**Available data:**
┏━━
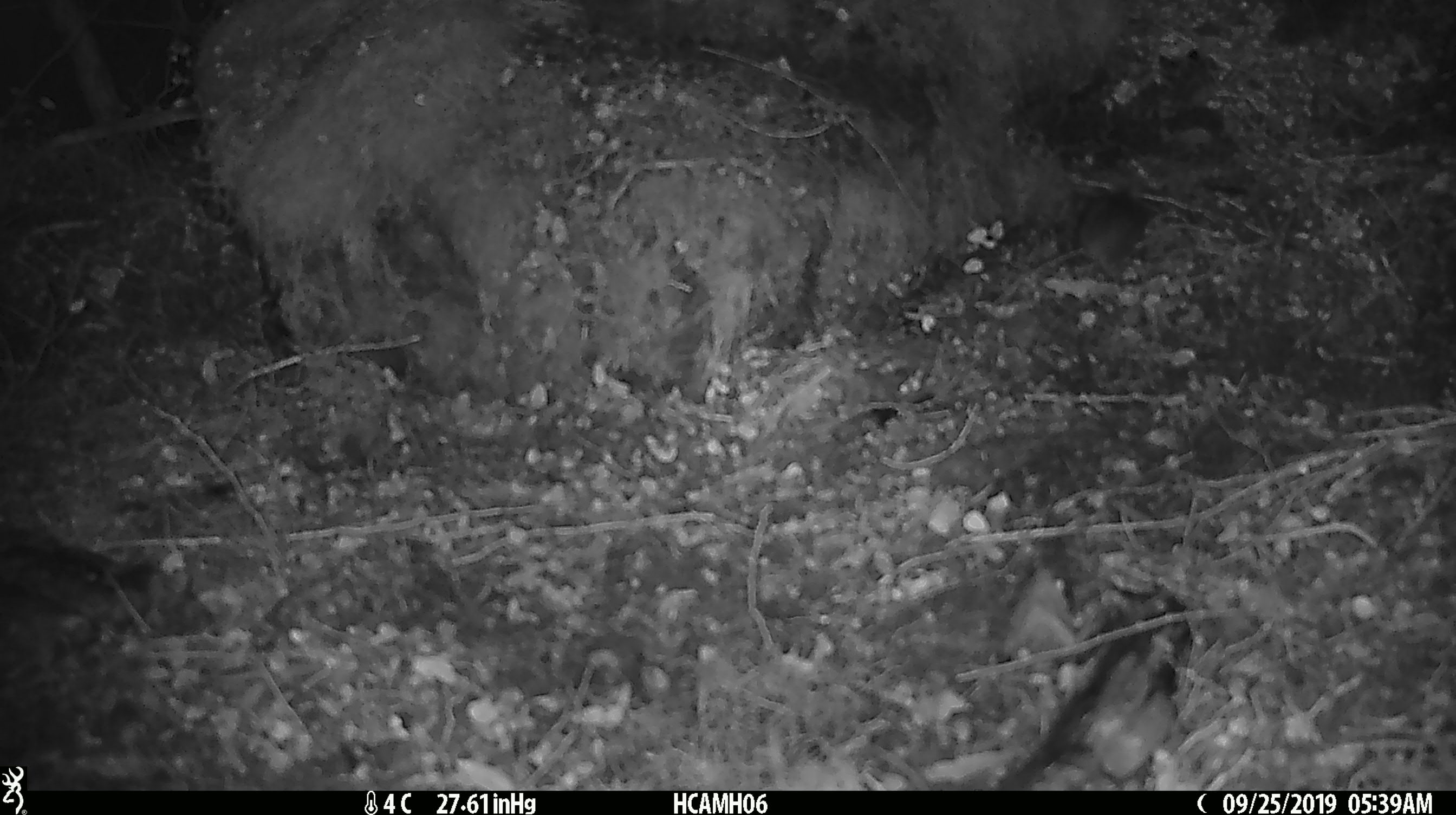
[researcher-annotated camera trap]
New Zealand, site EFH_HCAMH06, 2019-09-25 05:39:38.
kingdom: Animalia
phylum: Chordata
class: Mammalia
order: Rodentia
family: Muridae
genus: Mus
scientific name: Mus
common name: mouse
Mouse (Mus).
┗━━
Set down the material above word for word and skip its pictures.

**Response area:**
[researcher-annotated camera trap]
New Zealand, site EFH_HCAMH06, 2019-09-25 05:39:38.
kingdom: Animalia
phylum: Chordata
class: Mammalia
order: Rodentia
family: Muridae
genus: Mus
scientific name: Mus
common name: mouse
Mouse (Mus).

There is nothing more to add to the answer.